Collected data
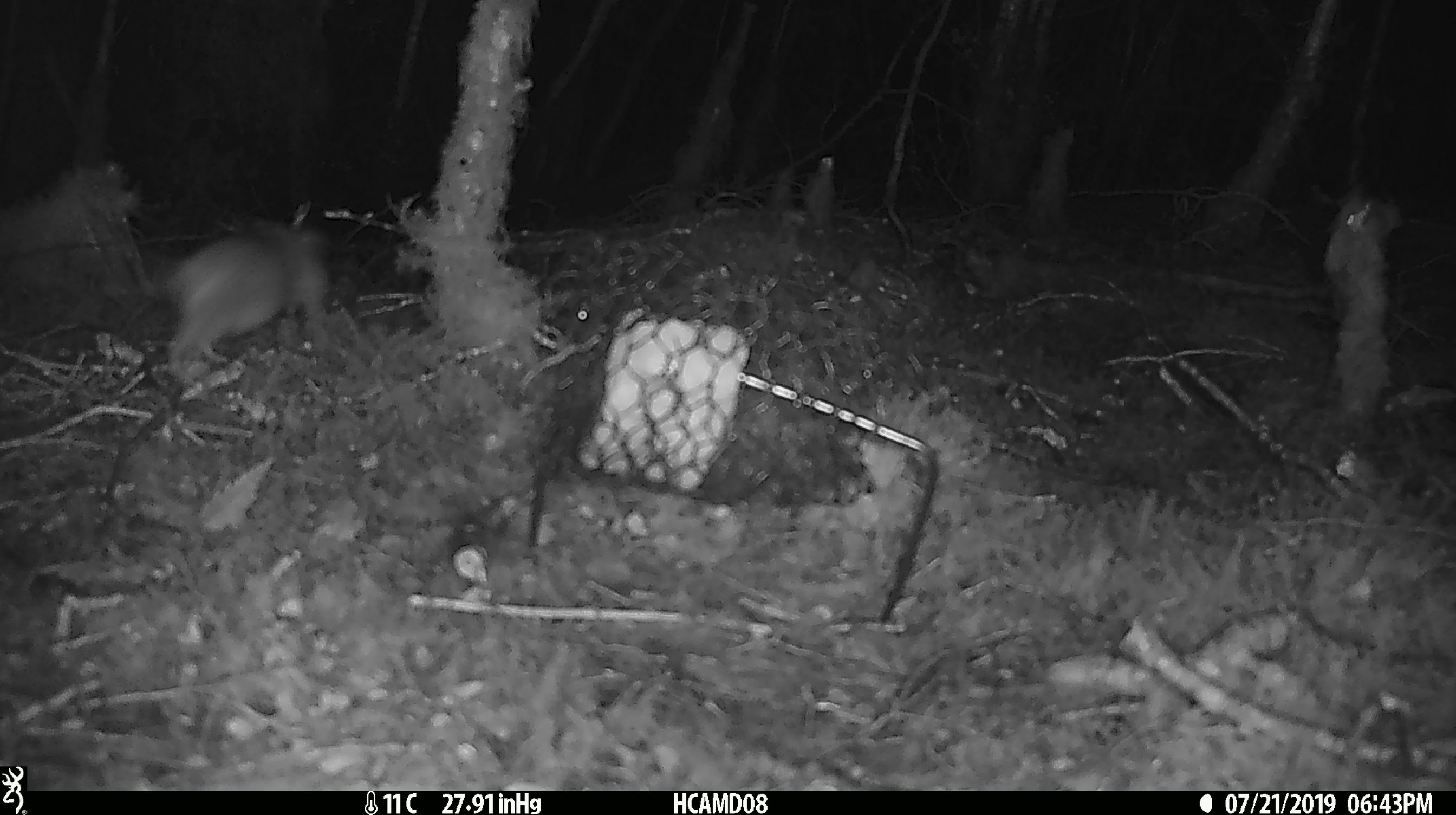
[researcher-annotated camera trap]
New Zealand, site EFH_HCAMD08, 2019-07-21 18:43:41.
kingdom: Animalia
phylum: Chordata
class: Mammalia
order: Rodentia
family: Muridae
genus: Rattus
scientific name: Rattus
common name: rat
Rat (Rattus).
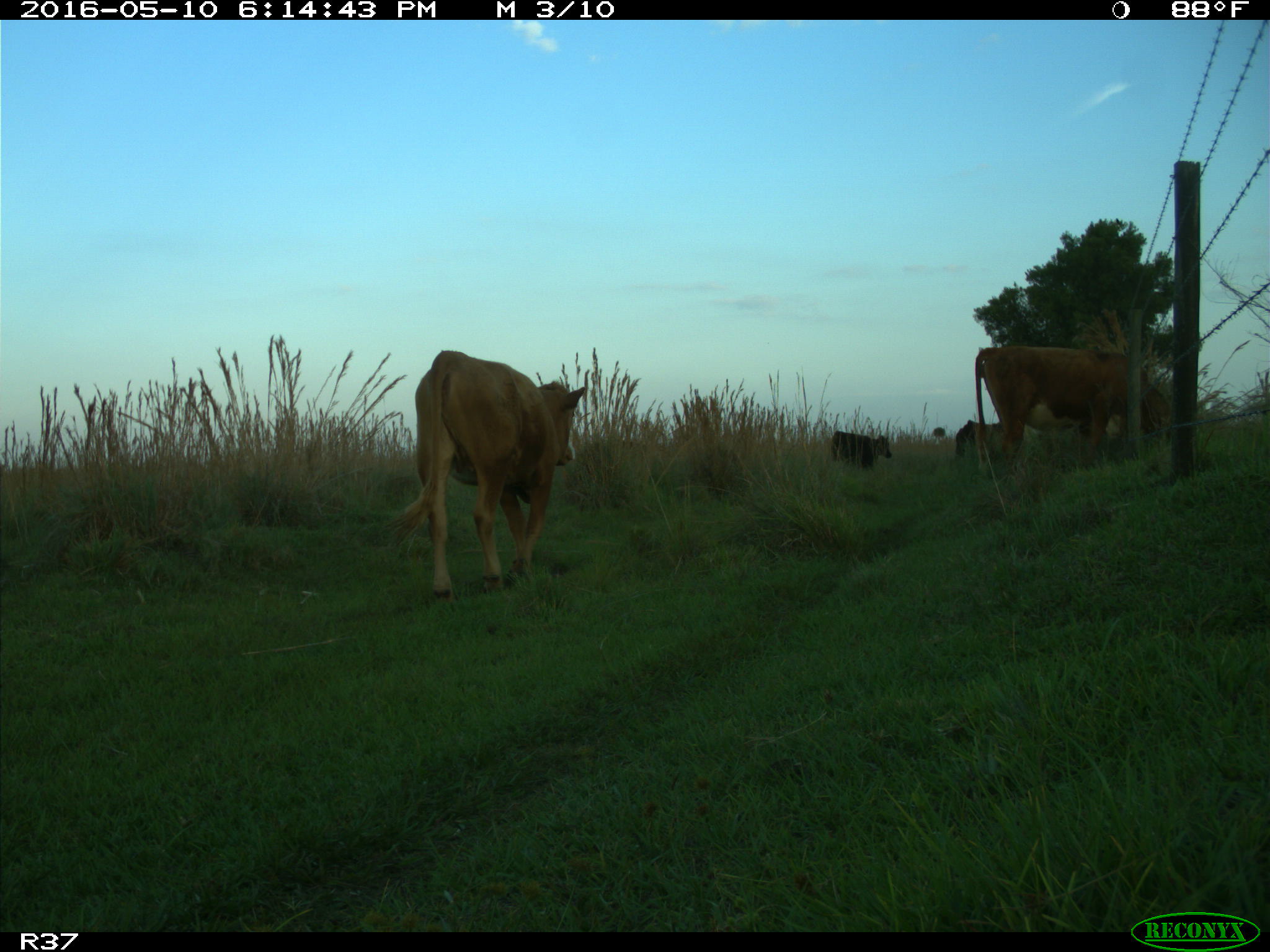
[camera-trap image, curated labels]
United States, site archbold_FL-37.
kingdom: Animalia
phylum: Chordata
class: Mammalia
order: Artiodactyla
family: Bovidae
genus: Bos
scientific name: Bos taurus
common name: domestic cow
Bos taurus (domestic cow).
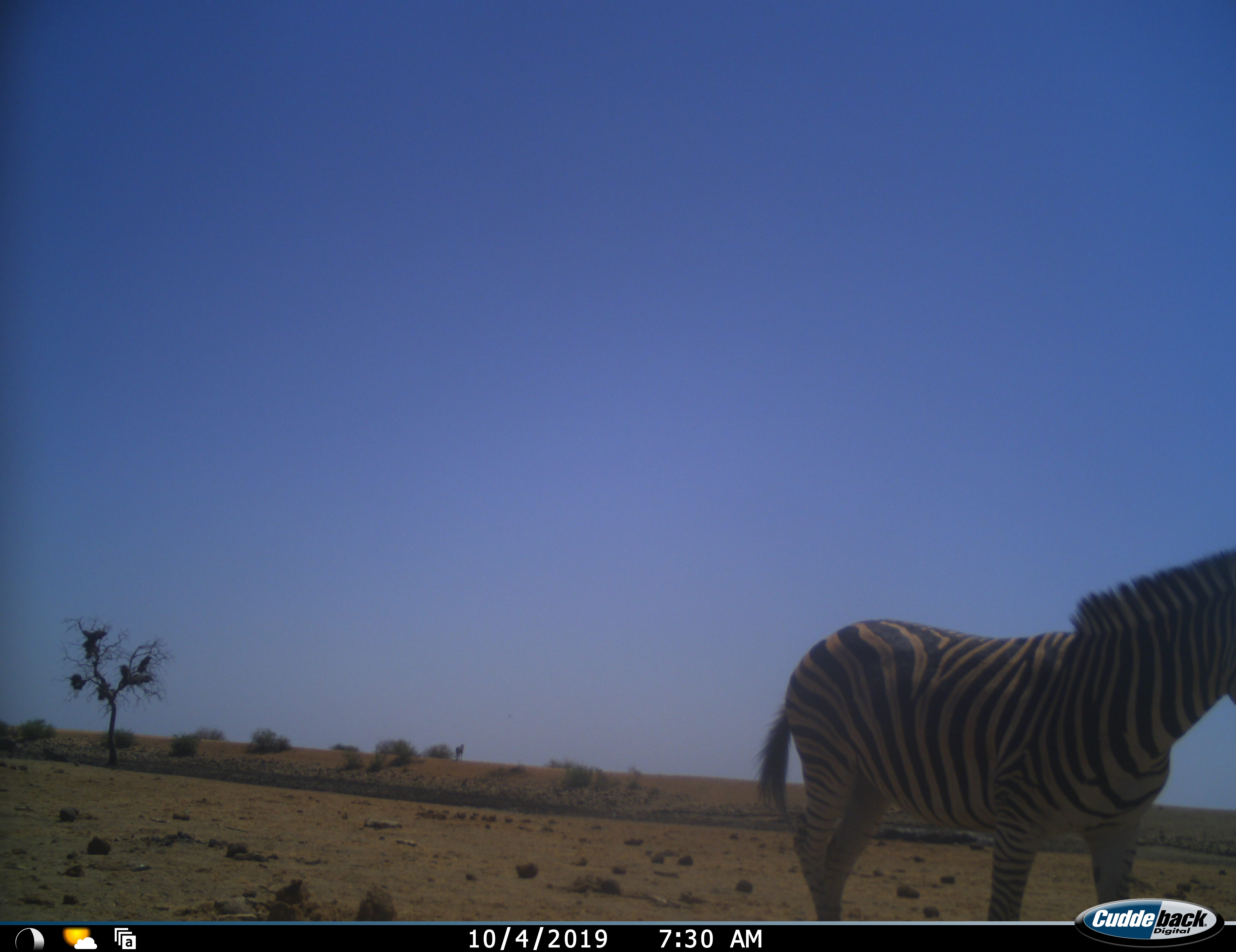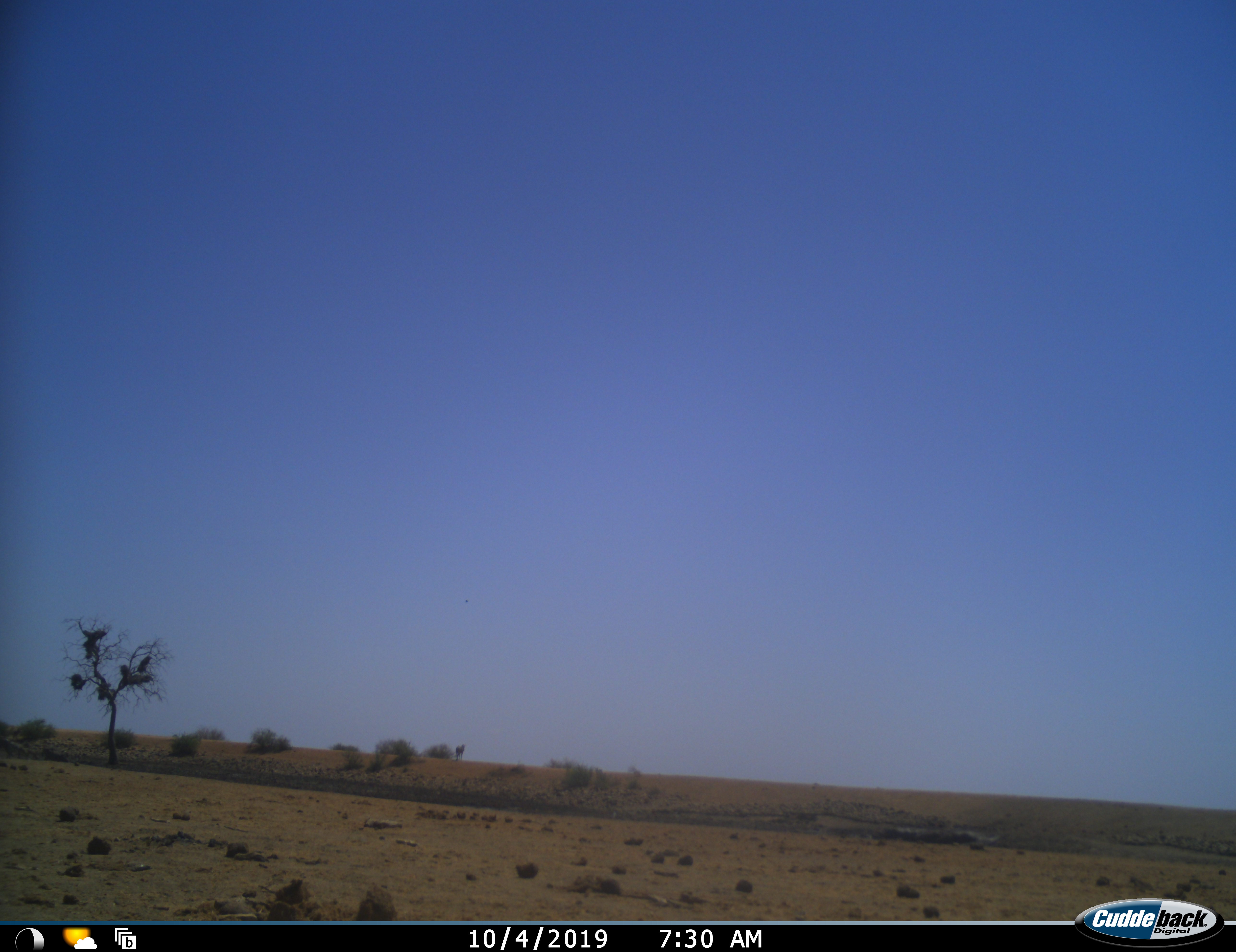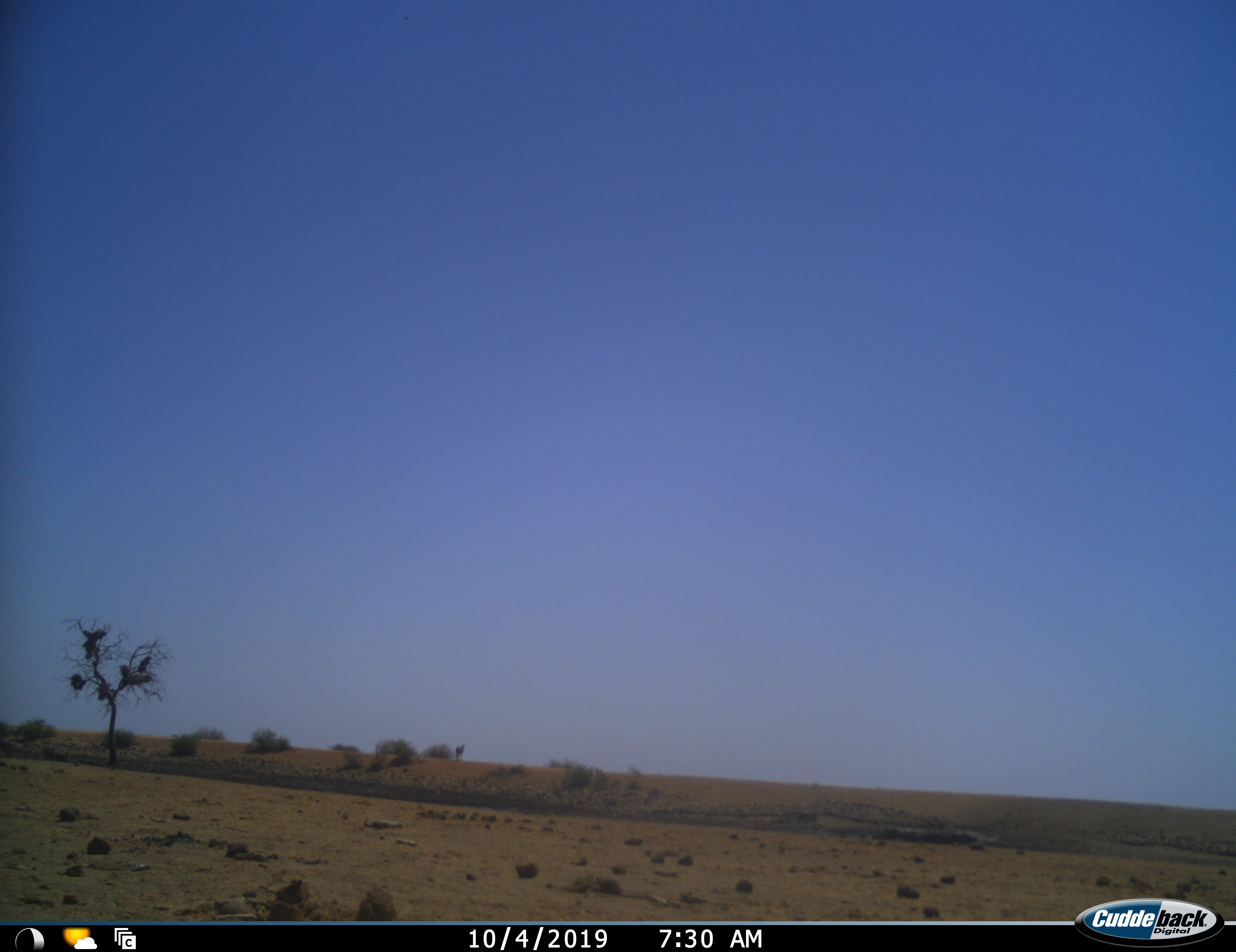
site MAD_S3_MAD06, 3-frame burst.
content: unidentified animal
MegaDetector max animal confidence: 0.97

EXERCISE OBJECTIVE »
An exact copy of all the records, free of pictures, is the expected answer.

COMPLETED EXERCISE »
[researcher-annotated camera trap]
New Zealand, site EFH_HCAMD08, 2019-07-21 18:43:41.
kingdom: Animalia
phylum: Chordata
class: Mammalia
order: Rodentia
family: Muridae
genus: Rattus
scientific name: Rattus
common name: rat
Rat (Rattus).
[camera-trap image, curated labels]
United States, site archbold_FL-37.
kingdom: Animalia
phylum: Chordata
class: Mammalia
order: Artiodactyla
family: Bovidae
genus: Bos
scientific name: Bos taurus
common name: domestic cow
Bos taurus (domestic cow).
site MAD_S3_MAD06, 3-frame burst.
content: unidentified animal
MegaDetector max animal confidence: 0.97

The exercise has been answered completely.